Low Power Circuits and Systems for Wireless Neural Stimulation and Arbitrary-Scale Neural Recording
Speaker: Professor Scott Arfin
Host Faculty: Professor Jon Viventi
Abstract
Electrical recording of neurons and stimulation of tissues are increasingly useful as tools for both studying the brain and treating a variety of disorders, with applications including brain-machine interfaces, cochlear implants, visual prostheses, deep brain stimulators, and spinal cord stimulators. Brain implants for paralysis treatments rely on both neural recording for decoding actions, and increasingly are providing sensory feedback via neural stimulation. In implantable stimulators, power consumption is often the limiting factor in determining battery or power coil size, cost, and level of tissue heating, with stimulation circuitry typically dominating the power budget of the entire implant. Thus, there is strong motivation to improve the energy efficiency of implantable electrical stimulators. In neural recording devices, the relatively few numbers of channels that are currently available to neuroscientists, as compared to the number of neurons in the brain, is dauntingly small. Thus, there is also strong motivation for developing architectures for enabling the recording of arbitrary numbers of neurons, eventually approaching the entire brain. Our hope is to empower a collaborative network of neuroscientists to use arbitrary-scale neural recording and stimulation devices to solve fundamental questions about how the brain works, and to support a new generation of brain-machine interfaces.

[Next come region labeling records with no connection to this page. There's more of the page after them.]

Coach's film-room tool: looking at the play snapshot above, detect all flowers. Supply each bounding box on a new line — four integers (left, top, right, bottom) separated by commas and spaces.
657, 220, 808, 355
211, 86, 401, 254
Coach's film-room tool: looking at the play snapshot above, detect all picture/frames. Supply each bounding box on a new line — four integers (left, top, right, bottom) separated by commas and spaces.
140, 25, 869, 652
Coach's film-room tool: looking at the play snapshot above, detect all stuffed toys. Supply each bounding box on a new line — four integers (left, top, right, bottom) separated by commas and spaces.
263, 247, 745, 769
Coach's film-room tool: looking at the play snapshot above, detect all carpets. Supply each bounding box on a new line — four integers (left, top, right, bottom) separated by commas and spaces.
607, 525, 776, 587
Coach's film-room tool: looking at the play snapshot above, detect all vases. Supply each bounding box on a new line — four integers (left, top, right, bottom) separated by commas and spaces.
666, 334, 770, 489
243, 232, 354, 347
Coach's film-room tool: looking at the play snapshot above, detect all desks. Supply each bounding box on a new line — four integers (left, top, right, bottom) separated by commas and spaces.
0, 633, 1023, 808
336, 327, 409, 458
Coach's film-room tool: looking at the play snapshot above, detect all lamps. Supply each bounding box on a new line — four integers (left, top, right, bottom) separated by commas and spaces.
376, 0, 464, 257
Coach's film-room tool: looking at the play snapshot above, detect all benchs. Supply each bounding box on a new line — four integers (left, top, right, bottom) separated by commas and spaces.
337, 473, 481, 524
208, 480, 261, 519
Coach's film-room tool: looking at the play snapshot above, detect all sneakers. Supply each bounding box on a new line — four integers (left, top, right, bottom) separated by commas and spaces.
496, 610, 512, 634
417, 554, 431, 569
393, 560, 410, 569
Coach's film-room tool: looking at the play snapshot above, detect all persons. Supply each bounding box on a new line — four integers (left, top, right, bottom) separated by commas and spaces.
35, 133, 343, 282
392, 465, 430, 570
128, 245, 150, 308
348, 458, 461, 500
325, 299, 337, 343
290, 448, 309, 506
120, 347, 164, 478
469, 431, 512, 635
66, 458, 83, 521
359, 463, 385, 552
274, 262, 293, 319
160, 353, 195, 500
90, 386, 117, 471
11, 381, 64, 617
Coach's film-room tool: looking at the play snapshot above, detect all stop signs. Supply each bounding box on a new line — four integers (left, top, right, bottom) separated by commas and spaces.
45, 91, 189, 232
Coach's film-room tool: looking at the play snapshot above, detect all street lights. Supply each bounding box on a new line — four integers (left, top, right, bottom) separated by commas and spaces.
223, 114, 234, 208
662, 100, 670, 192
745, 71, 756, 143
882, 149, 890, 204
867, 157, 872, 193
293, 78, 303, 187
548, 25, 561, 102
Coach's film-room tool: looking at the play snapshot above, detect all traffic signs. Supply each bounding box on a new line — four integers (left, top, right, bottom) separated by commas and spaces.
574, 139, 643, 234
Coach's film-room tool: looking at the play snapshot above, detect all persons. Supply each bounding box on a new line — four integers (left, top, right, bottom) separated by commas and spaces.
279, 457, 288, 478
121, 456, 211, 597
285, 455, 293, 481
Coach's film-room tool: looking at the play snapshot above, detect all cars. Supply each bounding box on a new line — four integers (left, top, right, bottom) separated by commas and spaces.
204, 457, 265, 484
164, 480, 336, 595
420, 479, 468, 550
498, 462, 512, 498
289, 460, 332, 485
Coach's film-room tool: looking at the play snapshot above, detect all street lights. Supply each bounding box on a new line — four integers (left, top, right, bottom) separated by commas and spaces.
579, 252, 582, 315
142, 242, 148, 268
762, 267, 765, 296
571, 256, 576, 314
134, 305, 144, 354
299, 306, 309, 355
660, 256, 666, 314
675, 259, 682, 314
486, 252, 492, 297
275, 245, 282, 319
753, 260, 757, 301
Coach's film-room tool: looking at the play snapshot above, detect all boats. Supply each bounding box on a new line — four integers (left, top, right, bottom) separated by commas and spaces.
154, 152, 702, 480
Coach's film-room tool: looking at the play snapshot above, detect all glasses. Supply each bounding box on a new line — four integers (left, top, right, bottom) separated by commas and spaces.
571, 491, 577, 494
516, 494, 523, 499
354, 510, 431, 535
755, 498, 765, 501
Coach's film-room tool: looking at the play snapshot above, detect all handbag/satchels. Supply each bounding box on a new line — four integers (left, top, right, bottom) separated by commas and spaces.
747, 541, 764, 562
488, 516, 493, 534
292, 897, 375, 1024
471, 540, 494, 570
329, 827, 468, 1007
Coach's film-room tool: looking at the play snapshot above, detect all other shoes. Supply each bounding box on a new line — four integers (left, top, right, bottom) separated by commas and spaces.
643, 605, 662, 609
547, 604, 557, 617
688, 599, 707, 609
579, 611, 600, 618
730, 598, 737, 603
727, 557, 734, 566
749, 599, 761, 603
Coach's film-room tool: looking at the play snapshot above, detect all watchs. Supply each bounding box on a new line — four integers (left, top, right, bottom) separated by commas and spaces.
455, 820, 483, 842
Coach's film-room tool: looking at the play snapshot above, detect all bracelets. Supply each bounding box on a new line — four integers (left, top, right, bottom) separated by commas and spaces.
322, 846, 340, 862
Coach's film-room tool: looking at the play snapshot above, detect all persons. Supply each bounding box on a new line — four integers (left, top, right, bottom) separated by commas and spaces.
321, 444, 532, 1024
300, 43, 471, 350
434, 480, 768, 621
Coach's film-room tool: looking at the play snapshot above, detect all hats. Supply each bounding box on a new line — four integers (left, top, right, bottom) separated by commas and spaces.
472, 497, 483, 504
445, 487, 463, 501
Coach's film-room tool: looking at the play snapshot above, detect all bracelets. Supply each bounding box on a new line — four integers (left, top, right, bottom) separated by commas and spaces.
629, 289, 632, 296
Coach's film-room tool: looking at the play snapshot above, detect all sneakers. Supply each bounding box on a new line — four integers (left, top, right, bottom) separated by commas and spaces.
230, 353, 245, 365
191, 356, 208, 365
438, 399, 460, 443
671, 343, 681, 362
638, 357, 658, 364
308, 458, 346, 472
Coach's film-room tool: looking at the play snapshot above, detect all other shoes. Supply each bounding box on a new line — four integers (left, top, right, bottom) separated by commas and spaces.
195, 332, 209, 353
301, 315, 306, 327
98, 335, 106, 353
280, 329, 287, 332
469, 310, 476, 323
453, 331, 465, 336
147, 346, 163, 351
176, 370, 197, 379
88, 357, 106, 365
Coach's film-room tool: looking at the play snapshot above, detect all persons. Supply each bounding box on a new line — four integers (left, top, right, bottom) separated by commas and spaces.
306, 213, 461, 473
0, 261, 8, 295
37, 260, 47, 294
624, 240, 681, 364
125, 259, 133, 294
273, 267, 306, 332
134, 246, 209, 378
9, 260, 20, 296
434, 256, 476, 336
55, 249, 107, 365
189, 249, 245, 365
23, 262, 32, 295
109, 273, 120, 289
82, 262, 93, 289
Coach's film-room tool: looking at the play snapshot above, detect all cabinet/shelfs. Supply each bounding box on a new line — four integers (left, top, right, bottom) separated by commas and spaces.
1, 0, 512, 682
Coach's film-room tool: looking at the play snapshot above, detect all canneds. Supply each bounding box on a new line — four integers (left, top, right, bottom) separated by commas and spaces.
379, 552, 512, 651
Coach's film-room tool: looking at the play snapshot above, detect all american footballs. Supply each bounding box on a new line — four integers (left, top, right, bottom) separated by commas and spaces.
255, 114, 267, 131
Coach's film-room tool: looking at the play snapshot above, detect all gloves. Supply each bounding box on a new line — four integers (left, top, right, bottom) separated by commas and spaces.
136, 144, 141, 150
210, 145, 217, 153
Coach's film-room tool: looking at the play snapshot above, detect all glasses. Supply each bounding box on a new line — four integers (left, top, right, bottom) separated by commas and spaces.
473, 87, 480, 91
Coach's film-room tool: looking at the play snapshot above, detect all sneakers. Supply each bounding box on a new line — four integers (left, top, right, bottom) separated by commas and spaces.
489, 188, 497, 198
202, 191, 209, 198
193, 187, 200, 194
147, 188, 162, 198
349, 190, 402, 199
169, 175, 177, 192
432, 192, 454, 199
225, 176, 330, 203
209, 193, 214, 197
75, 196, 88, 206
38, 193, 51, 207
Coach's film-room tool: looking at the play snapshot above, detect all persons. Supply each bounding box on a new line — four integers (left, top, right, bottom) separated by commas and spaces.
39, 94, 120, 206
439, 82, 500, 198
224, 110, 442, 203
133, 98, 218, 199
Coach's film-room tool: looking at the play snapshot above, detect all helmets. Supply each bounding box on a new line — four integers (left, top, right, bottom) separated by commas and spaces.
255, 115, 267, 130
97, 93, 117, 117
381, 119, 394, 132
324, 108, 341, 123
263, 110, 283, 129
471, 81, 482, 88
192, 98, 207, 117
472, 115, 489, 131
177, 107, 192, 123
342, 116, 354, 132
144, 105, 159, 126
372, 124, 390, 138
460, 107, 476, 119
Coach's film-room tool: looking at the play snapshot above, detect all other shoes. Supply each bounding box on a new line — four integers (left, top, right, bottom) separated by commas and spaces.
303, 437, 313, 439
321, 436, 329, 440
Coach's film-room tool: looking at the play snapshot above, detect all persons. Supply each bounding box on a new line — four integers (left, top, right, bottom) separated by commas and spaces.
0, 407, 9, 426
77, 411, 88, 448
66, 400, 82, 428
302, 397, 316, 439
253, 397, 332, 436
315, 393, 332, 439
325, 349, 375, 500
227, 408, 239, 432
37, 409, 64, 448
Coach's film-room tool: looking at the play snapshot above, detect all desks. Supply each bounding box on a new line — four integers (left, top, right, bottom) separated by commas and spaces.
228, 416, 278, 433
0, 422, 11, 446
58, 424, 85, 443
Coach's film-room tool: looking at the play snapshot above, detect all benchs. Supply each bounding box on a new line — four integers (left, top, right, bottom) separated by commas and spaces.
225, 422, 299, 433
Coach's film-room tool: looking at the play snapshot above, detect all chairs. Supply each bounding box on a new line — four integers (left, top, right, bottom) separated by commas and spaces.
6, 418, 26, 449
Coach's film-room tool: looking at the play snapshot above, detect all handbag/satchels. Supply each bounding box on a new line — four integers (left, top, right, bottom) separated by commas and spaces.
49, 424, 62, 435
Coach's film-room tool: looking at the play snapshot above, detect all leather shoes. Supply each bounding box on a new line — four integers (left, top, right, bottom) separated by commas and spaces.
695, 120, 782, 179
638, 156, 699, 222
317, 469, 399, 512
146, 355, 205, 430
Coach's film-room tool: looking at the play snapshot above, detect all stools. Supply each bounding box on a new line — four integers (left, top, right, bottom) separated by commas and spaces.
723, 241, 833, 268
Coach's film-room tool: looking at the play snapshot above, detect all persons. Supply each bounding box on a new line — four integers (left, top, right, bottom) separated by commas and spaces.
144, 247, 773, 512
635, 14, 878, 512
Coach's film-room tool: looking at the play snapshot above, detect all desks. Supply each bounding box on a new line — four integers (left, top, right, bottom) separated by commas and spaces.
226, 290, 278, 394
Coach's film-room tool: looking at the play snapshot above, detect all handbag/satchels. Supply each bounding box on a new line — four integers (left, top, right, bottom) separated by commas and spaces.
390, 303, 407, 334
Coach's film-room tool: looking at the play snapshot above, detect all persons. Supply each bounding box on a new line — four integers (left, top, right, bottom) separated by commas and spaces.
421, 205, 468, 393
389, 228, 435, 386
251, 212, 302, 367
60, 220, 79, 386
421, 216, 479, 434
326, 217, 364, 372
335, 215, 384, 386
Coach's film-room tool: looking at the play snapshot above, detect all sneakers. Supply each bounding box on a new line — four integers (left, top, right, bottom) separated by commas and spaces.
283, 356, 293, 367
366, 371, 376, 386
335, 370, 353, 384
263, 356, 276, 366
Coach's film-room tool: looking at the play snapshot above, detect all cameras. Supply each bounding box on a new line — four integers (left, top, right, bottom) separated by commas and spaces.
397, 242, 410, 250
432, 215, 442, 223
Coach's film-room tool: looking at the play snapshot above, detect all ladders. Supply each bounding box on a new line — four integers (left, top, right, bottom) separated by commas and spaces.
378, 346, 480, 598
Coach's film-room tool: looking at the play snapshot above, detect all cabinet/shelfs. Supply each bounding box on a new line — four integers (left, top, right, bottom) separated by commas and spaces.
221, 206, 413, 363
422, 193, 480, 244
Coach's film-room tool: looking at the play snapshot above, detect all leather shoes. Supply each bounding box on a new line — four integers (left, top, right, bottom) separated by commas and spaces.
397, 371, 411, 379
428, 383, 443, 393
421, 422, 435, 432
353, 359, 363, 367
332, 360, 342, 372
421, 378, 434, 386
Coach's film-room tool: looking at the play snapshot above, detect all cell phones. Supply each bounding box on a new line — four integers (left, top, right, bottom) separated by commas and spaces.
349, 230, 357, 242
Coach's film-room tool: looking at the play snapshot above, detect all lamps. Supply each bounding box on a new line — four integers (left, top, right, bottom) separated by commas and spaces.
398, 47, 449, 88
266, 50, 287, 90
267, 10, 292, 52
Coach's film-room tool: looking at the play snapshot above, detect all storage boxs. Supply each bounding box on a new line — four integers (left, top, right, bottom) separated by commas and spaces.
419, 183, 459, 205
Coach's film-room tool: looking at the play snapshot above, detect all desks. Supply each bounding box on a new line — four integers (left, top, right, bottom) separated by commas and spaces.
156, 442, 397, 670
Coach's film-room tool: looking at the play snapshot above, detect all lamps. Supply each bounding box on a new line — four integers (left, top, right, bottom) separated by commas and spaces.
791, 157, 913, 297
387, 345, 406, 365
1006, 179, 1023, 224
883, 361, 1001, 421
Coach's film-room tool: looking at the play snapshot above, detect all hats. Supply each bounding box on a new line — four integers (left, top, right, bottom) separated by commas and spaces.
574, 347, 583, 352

In this talk, I present two examples of low-power tissue stimulators. The first type is a wireless, low-power neural stimulation system for use in freely behaving animals. I show design, measurements, and in-vivo results from testing the device in zebra finches. The second stimulator is a novel, energy-efficient electrode stimulator with feedback current regulation. This stimulator uses a dynamic power supply to drive an electrode in an adiabatic fashion such that energy consumption is minimized. Since there are no explicit current sources or current limiters, wasteful energy dissipation across such elements is naturally avoided. The stimulator monitors and regulates the current through the electrode via feedback, thus enabling flexible and safe stimulation. The dynamic power supply allows efficient transfer of energy both to and from the electrode, and is based on a DC-DC converter topology that is used in a bidirectional fashion. In an exemplary electrode implementation, I show how the stimulator combines the efficiency of voltage control and the safety and accuracy of current control in a single low-power integrated-circuit. In its current proof-of-concept implementation, this stimulator achieves a 2x-3x reduction in energy consumption as compared to a conventional current-source-based stimulator operating from a fixed power supply.
I will also discuss the principles of designing amplifiers and probes for arbitrary-scale neural recording systems, focusing on enabling strategies such as multiplexing circuitry that reduces connectivity challenges, 3-D probe designs that enable the recording of neurons throughout large brain volumes with micron scale precision, and systems design strategies that can handle thousands to millions of channels of electronic data. For example, the mouse brain contains perhaps 100 million neurons, but current technologies scale to recording about a few hundred channels of neural activity. Accordingly, we propose to develop a fundamentally new probe architecture, amplifier architecture, and signal processing architecture, aimed at enabling the recording of arbitrary numbers of neurons, eventually approaching the entire brain..
About the Speaker:
Scott Arfin received the B.S. degree (summa cum laude) in electrical engineering from Columbia University, New York, in 2004 and the S.M. and Ph.D. degrees in electrical engineering from the Massachusetts Institute of Technology (MIT), Cambridge, in 2006 and 2011, respectively. He was as a member of the Analog VLSI and Biological Systems Group at MIT while working towards the S.M and Ph.D degrees. His work there focused on low-power and wireless neural stimulators. Currently, he is a Postdoctoral Associate with the Synthetic Neurobiology Group at MIT working on arbitrary-scale neural recording systems.